Reproduce every line of the data below word for word, leaving out the pictures.

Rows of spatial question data
---
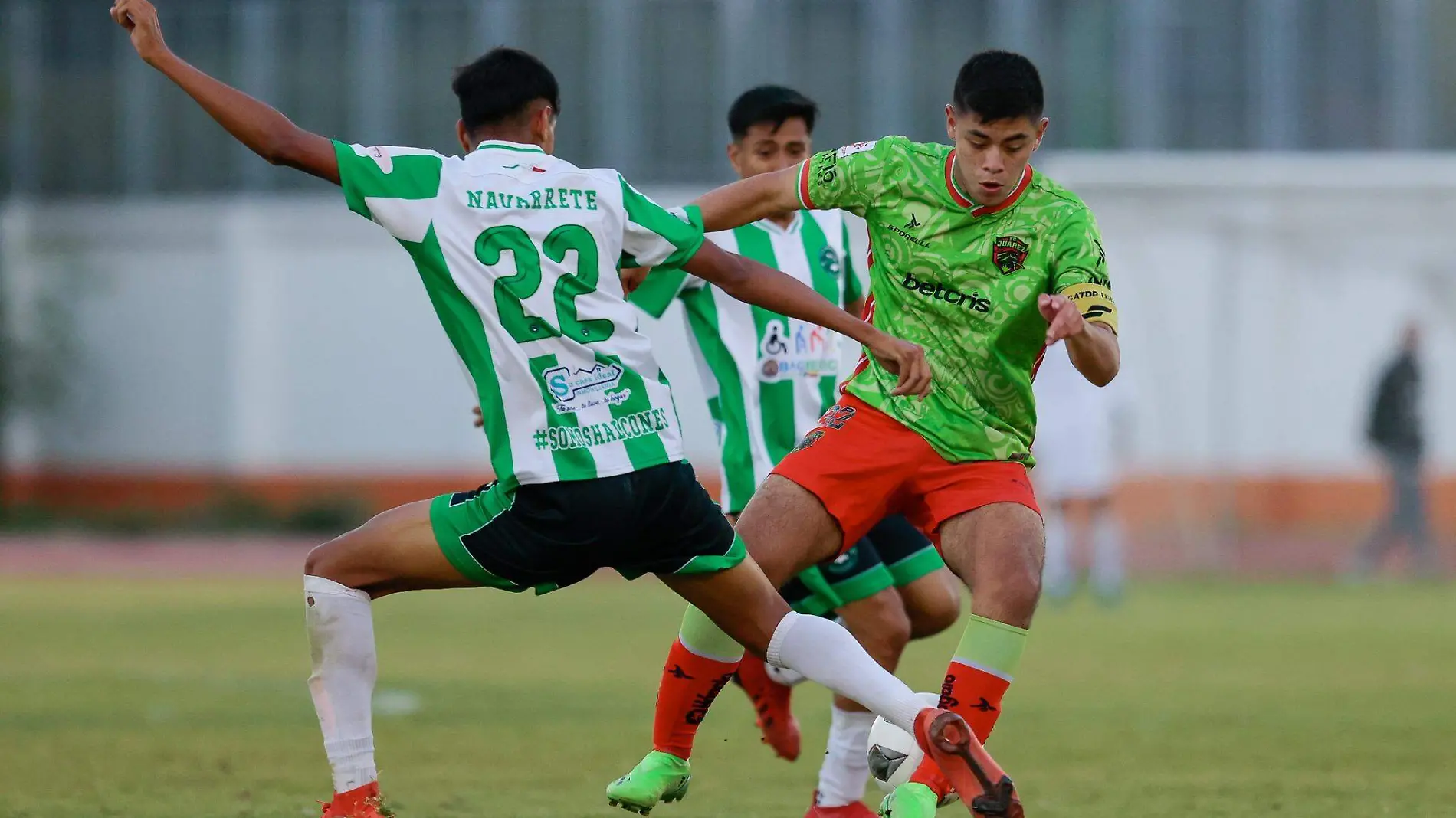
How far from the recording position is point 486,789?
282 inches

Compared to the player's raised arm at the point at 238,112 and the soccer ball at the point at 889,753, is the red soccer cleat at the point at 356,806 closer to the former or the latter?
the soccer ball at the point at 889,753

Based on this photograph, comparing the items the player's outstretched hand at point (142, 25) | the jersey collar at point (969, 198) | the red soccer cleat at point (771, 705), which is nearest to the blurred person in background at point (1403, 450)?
---
◆ **RESULT BELOW**
How far from the recording position is point 486,789?
282 inches

Compared to the player's raised arm at the point at 238,112 and the soccer ball at the point at 889,753, is the red soccer cleat at the point at 356,806 closer to the former or the latter?
the soccer ball at the point at 889,753

Based on this photograph, comparing the items the player's outstretched hand at point (142, 25) | the jersey collar at point (969, 198) | the red soccer cleat at point (771, 705), which is nearest to the blurred person in background at point (1403, 450)?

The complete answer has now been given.